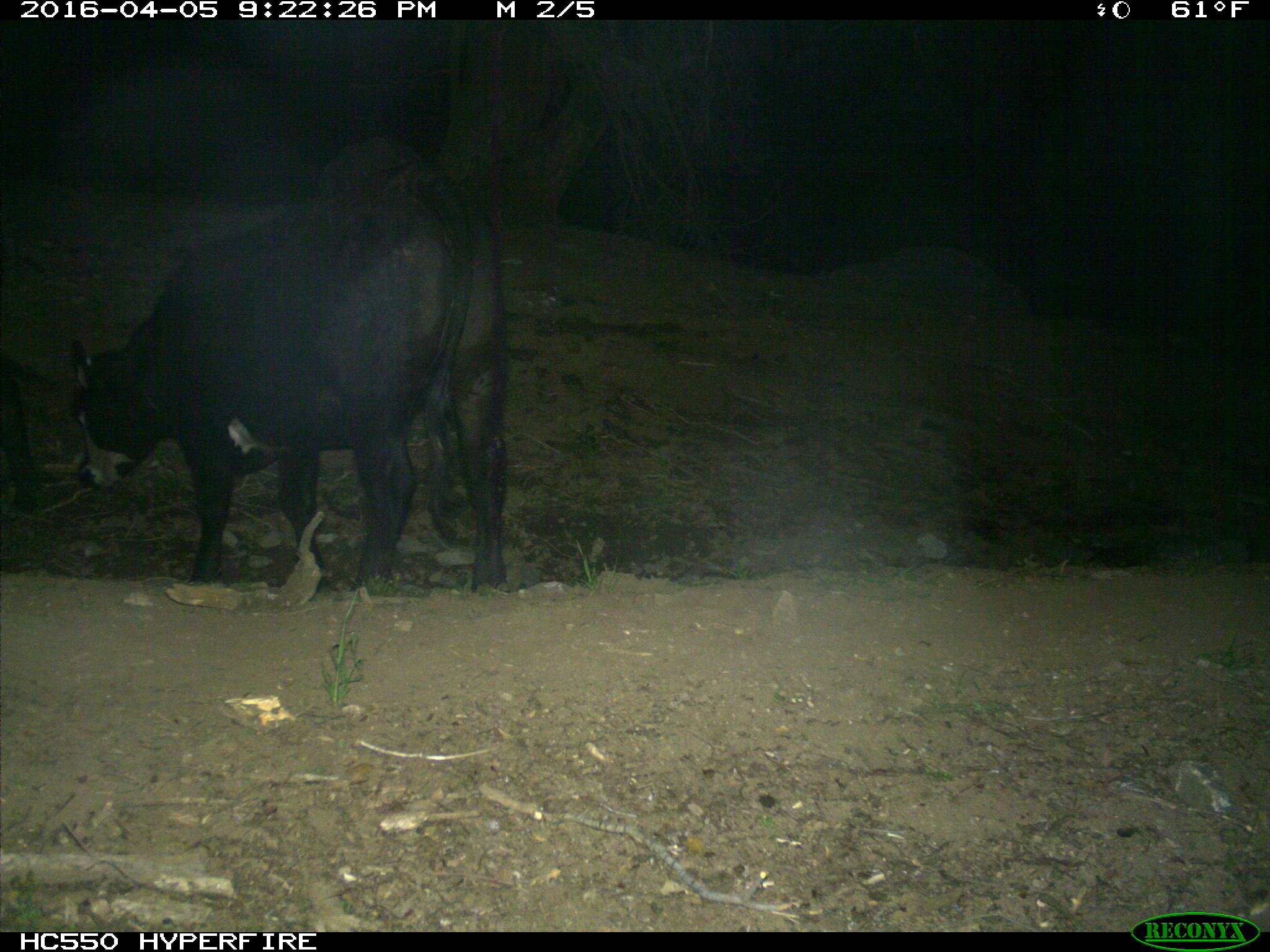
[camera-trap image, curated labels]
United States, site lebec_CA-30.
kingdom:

--

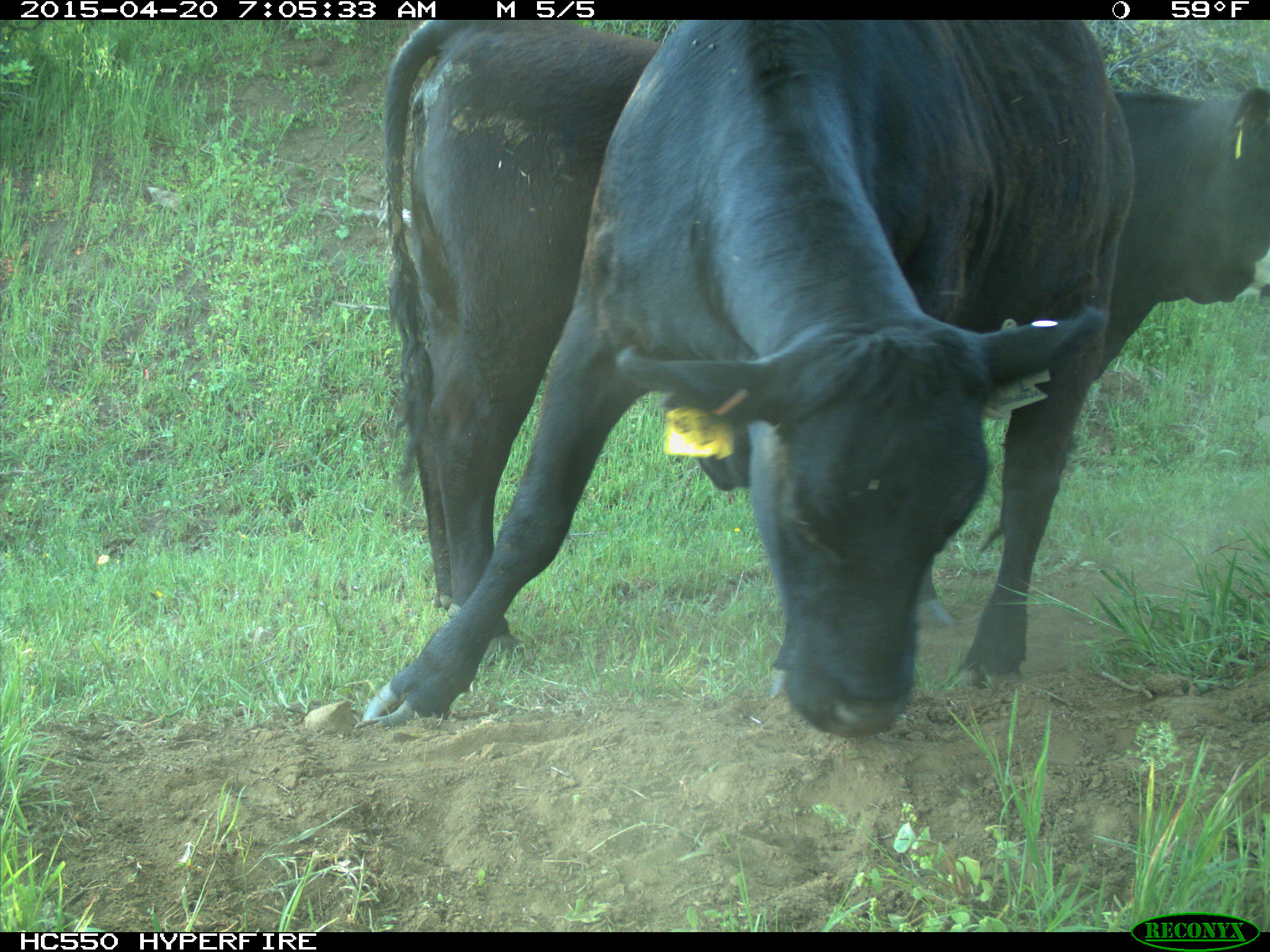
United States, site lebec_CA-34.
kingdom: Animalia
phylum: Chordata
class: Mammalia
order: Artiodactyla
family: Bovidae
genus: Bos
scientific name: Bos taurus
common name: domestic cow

(YOUR TASK): Everything from the line containing "United States, site lebec_CA-34." through the line containing "common name: domestic cow" in the material above should be retyped exactly, both ends included, and nothing more.

(OUTPUT FOR THIS EXERCISE):
United States, site lebec_CA-34.
kingdom: Animalia
phylum: Chordata
class: Mammalia
order: Artiodactyla
family: Bovidae
genus: Bos
scientific name: Bos taurus
common name: domestic cow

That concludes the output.